I have learned a fifth lesson: the true definition of support. Some of your old friends who I haven't ever met still come to visit you and people who you would expect to be there for you aren't, but it has shown me something valuable. It showed me that the people who are with you at your lowest moments are the ones you want around anyway. There have been more times than I can keep track of over the years where I have broken down and cried or where I have shut down because the pain of watching you suffer becomes suffocating. The same people are always there to pick me back up. The same community is there to fall back on. The same friends are the ones who let me cry, but remind me that you don't want me to cry. You want me to remember you the way you were.

The way you were isn't the way you are now, but that doesn't mean that I don't love you even more. I'll never know what's going on in your mind, but I pray every night that you are happy inside. I hope that when you are sleeping you get relief. I hope you have magnificent dreams of spending time with us, of owning Taylor Insulation, and of date nights with Grandma when she was your high school sweetheart. This is why no matter how many times you repeat yourself, I don't mind; it's spending time with you that matters. There are countless times that I don't understand what you are saying, but as long as it makes sense to you I'm happy.

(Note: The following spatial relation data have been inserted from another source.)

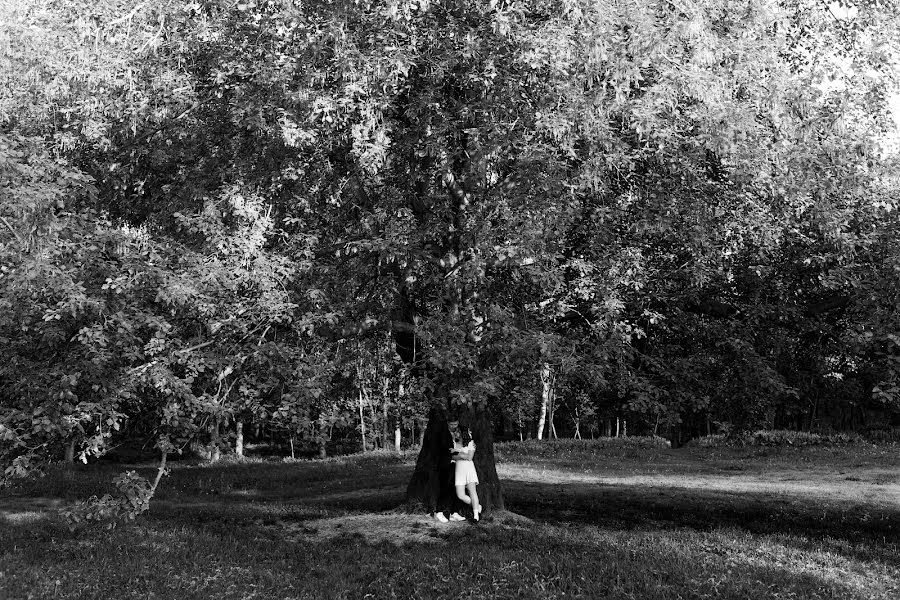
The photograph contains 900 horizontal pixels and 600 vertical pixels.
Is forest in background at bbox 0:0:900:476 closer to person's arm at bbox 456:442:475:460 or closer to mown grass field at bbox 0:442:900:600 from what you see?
person's arm at bbox 456:442:475:460

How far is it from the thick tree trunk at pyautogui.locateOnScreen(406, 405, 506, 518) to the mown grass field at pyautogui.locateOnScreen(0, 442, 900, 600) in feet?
2.95

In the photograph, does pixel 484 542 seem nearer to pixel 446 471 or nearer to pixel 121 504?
pixel 446 471

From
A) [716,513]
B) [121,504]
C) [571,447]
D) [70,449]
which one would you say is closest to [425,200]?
[121,504]

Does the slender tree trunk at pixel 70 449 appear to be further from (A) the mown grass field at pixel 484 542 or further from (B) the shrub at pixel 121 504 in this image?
(B) the shrub at pixel 121 504

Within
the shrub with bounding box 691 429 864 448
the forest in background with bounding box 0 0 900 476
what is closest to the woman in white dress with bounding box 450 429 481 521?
the forest in background with bounding box 0 0 900 476

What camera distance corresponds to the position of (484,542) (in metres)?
15.5

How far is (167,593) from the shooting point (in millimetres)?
12016

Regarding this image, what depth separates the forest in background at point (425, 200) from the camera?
12.8 m

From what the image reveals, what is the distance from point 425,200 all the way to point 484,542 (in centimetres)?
642

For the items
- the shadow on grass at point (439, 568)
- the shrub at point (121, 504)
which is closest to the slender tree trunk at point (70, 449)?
the shadow on grass at point (439, 568)

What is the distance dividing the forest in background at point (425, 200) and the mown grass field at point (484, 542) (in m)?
2.24

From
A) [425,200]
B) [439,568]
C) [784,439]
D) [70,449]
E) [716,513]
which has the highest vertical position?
[425,200]

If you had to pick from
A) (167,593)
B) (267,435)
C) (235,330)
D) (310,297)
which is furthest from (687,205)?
(267,435)

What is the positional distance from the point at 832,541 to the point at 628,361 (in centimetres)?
526
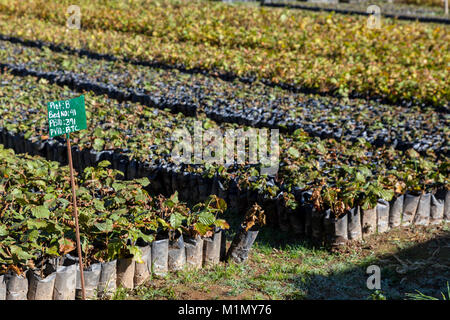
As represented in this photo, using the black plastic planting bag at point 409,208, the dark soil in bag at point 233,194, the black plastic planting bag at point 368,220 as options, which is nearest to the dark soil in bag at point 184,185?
the dark soil in bag at point 233,194

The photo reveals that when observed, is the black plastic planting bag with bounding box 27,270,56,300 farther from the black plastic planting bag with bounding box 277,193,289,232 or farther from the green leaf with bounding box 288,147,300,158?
the green leaf with bounding box 288,147,300,158

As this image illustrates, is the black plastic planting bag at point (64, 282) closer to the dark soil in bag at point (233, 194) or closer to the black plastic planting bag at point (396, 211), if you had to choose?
the dark soil in bag at point (233, 194)

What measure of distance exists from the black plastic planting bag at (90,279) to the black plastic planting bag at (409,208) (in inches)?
112

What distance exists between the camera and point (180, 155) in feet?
19.5

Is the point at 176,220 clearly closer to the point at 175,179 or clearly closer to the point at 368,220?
the point at 175,179

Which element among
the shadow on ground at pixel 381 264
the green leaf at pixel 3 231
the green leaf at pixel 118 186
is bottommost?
the shadow on ground at pixel 381 264

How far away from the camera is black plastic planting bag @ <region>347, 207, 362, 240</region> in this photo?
15.3 feet

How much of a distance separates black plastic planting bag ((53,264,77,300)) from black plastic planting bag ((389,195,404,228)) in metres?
2.87

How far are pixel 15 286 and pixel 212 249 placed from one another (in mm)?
1478

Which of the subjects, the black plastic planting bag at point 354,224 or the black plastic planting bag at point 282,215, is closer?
the black plastic planting bag at point 354,224

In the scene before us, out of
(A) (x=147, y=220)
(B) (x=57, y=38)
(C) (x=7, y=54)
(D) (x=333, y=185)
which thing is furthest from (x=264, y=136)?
(B) (x=57, y=38)

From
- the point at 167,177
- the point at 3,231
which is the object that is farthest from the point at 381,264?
the point at 3,231

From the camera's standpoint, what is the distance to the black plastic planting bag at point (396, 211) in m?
4.92

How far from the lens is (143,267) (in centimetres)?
395
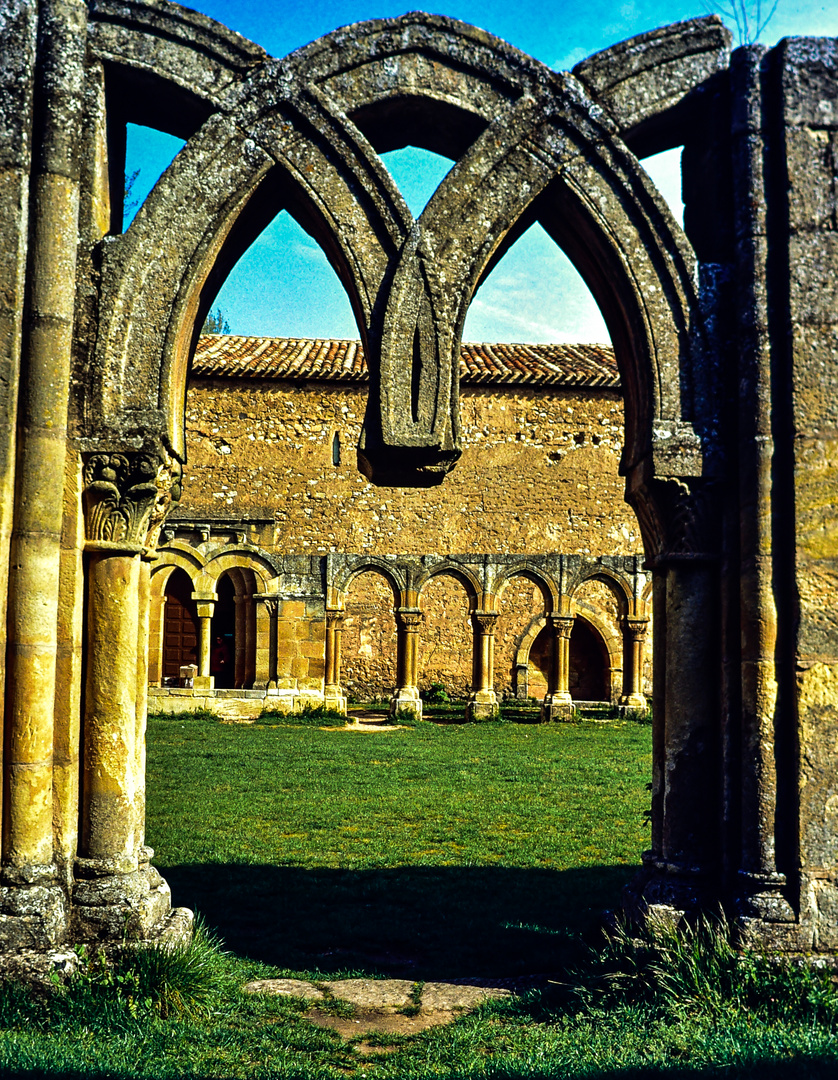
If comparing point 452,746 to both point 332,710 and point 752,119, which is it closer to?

You taught me how to find who I am. It's not about me; it's about you. It's about helping you and helping all those around you that are struggling with a disease that literally ruins your brain. It's about believing in the impossible because someday there will be a cure. Someday, high schoolers won't have to go each day wondering how badly Alzheimer's is affecting their loved ones. Someday, parents won't have to remind their own parents of who they are. Someday, spouses won't be separated from their loved ones because they aren't capable of taking care of them. Someday, there will be a world without Alzheimer's. The only way to get to that day is with hope. Hope is the most important lesson you have shown me. It is the very essence that connects you to me and all human beings to each other.

I want to thank you for being the best grandpa I could've been blessed with. Thank you for hugging me every time I visit, not even knowing that this could be the last hug we ever exchange. Thank you for loving me. I promise you I will never give up hope and I will never lose the memories we have shared. Despite your circumstances, you have still managed to live an incredible life and teach me so much, and, for this reason, I know Alzheimer's will never win because you already have.

Love,

Hannah Chute

hannah chute

Hannah is the second runner-up in this year's Alzheimer's Foundation of America Teens for Alzheimer's Awareness college scholarship competition.